Others are leery of what the publicity might bring to the community.

“We do not want anyone to escalate this into a Wappingers Falls situation,” Sadler said, referring to the New York state hometown of a 16-year-old black girl who says she was sexually assaulted by six white men.

Hair Had Been Cut

When the teen-ager, Tawana Brawley, was found last November, excrement was smeared on her and “KKK” and “nigger” were written on her body. Some of her hair had been chopped off.

Officials here say they do not know if the attack on Smith was a “copycat” reaction to the Brawley case. But they are quick to point out the differences between them.
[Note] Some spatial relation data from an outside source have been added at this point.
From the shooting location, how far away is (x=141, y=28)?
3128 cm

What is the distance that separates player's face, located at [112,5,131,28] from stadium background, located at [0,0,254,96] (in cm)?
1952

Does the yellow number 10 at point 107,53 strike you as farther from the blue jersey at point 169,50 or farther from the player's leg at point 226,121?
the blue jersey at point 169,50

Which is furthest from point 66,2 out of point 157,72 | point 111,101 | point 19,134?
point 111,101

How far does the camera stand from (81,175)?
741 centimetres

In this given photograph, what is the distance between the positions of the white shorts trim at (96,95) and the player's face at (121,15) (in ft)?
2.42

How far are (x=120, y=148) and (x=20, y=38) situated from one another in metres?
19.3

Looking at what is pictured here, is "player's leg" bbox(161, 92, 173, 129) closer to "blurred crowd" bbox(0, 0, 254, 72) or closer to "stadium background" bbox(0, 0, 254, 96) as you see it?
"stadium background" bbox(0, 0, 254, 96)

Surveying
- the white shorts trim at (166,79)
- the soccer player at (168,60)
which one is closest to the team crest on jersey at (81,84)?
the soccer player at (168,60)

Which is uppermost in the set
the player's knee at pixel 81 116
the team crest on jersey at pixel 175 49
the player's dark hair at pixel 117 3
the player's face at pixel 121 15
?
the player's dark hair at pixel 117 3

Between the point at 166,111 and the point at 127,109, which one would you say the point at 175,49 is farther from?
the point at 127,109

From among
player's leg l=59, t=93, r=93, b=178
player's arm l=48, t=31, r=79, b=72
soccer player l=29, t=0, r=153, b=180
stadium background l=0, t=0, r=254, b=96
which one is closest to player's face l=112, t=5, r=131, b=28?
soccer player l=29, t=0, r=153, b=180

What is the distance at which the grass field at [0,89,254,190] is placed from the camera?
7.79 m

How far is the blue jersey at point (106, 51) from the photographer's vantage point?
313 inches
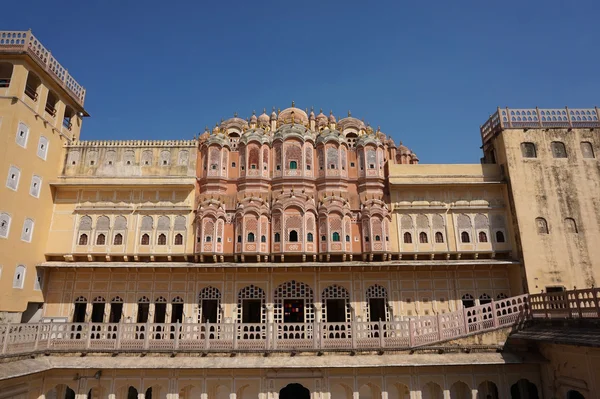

Smith was not sexually assaulted; Brawley was, she told police. Also, people here say this is a local affair that will be handled without the help of outsiders.

Advertisement

“If (the Rev.) Al Sharpton showed up, we wouldn’t want him here,” Sadler said, referring to the civil rights activist who has taken up Brawley’s case. Sharpton and others have encouraged Brawley not to cooperate with authorities, claiming that for various reasons they cannot be trusted to handle the case properly.

Some Outside Support

The community is not without outside support. The state chapter of the National Assn. for the Advancement of Colored People has initiated an investigation of the incident. The state Assembly has passed a resolution expressing a “vehement cry of outrage.” And the Newark-North Jersey Committee of Black Churchmen says it will ask Gov. Thomas H. Kean to “intercede in whatever way he would deem necessary to bring this case to justice,” according to the group’s leader, Dr. Edward Verner.

One way the state can help, Sadler said, is by allocating money from a fund for victims of violent crimes. The Smiths have no health insurance, and in addition to paying for Smith’s hospital stay, the family faces huge bills for psychiatric treatment she will need.

“Our hope is that through treatment and time, her memory will come back,” Sadler said.